One of the biggest barriers is the social stigma of this natural and normal part of a woman’s life.

So many women suffer in silence, not knowing what help and advice is available to them.

The menopause is often portrayed as something that we shouldn’t talk about, with many I know fearing discrimination or humiliation if they do. This needs to stop.

I led the first parliamentary debate anywhere in these islands on the menopause in May this year.
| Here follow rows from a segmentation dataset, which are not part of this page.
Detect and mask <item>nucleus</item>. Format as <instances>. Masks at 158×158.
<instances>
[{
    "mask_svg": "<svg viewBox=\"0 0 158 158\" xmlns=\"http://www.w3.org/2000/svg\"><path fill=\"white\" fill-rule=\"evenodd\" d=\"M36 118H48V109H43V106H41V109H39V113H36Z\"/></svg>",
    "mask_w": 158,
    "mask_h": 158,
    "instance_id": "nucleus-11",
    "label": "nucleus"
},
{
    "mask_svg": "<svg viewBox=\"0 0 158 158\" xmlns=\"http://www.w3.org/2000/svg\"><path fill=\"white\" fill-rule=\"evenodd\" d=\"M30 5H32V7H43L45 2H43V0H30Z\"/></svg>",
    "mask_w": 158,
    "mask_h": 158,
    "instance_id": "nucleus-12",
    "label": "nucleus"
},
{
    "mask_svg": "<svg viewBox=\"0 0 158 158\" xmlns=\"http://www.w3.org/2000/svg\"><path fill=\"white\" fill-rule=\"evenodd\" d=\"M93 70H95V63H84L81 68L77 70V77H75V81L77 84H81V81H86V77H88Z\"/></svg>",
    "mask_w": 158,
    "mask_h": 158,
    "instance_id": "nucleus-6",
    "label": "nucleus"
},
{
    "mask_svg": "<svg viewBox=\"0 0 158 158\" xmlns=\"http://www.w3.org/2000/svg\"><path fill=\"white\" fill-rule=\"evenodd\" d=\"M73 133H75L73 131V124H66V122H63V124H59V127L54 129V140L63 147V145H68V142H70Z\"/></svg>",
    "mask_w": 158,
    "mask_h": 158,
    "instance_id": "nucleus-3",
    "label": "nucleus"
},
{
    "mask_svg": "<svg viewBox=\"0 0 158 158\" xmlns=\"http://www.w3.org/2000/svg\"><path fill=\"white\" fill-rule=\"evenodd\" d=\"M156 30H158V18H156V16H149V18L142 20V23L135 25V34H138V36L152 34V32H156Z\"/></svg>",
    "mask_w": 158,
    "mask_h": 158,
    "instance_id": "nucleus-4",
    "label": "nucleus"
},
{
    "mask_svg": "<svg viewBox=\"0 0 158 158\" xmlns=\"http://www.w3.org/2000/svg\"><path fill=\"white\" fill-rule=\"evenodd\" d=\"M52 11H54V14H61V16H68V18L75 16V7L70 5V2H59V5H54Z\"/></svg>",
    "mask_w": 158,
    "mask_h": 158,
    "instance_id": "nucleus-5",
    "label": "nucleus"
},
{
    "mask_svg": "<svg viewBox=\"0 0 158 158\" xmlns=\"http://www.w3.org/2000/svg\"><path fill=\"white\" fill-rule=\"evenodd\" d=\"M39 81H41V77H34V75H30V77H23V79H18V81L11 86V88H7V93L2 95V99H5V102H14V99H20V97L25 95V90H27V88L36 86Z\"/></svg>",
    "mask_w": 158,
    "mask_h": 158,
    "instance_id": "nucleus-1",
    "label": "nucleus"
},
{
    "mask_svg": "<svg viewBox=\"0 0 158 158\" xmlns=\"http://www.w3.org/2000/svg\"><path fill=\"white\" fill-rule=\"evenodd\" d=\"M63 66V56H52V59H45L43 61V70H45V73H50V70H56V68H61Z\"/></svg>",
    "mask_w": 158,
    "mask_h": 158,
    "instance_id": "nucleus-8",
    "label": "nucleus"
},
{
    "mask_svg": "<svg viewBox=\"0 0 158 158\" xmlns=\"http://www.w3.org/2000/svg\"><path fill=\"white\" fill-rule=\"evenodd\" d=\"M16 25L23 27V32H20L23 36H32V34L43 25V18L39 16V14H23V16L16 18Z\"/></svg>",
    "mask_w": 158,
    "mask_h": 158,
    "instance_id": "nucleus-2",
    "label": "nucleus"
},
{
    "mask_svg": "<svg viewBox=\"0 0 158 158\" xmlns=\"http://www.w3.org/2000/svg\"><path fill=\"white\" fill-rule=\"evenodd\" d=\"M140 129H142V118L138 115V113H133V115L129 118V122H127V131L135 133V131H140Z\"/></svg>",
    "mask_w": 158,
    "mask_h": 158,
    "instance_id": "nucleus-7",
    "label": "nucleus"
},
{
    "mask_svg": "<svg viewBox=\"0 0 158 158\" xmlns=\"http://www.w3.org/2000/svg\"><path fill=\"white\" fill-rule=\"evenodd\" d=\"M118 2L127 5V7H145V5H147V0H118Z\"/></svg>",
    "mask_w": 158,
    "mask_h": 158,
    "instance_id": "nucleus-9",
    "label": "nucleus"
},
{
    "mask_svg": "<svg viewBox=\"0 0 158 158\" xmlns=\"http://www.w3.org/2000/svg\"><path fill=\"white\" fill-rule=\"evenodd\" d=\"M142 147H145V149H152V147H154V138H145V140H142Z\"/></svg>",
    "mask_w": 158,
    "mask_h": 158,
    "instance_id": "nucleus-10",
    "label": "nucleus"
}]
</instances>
READ MORE: Why we're now talking menopause – and how we can support women

It was a historic day in Holyrood and we are proud that we are able to address the stigma around the subject in Parliament.

I’m grateful to my fellow female politicians from all parties for sharing their own experiences and for supporting my efforts in raising awareness of the menopause.

In the Scottish Government’s Programme for Government this year, we will deliver a Women’s Health Plan to tackle the many health inequalities some women face.

In a recent survey, more than two thirds of women felt that there wasn’t enough information about the menopause when their symptoms started.

We are working to do more to raise awareness of the effects of the menopause and what treatment options are available. This includes improving education and knowledge among health practitioners.

This issue is far from restricted to health. The menopause is not an illness, the same way menstruation and pregnancy are not, but their symptoms can cause women pain, discomfort and anxiety.

We need to recognise this and offer help and support and, where appropriate, treatment.

Most women go through the menopause between the ages of 48 and 55, and symptoms can last for more than 10 years. We know that the average age of menopause is 51, but it can happen much earlier.

Women are working longer and we have seen a 5.5% increase in the employment rates of women aged 50-64 in Scotland since 2008. With this in mind, employers could do more to acknowledge and support their female employees, and I’ve called on all employers to consider developing and adapting work policies to support women going through the menopause who may need some support at this particular time in their life.

We will continue our focus on fair work and identify positive ways in which businesses can improve their workplace practices.

For example, to be more open to flexible working, or to think about holding a menopause cafe. This is a place where people can come together to talk openly about their experiences. It has been great to hear that more menopause cafes have been taking place across the country.

We held sessions in the Scottish Government and they are an open and supportive space for women to talk candidly without fear of discrimination.

The only way to increase awareness of the menopause is to talk about it. No longer should women shy away and “grin and bear” their symptoms when support and treatment is available.

The menopause needs more recognition. I am determined that this normal part of every woman’s life should be treated in the same way – as normal.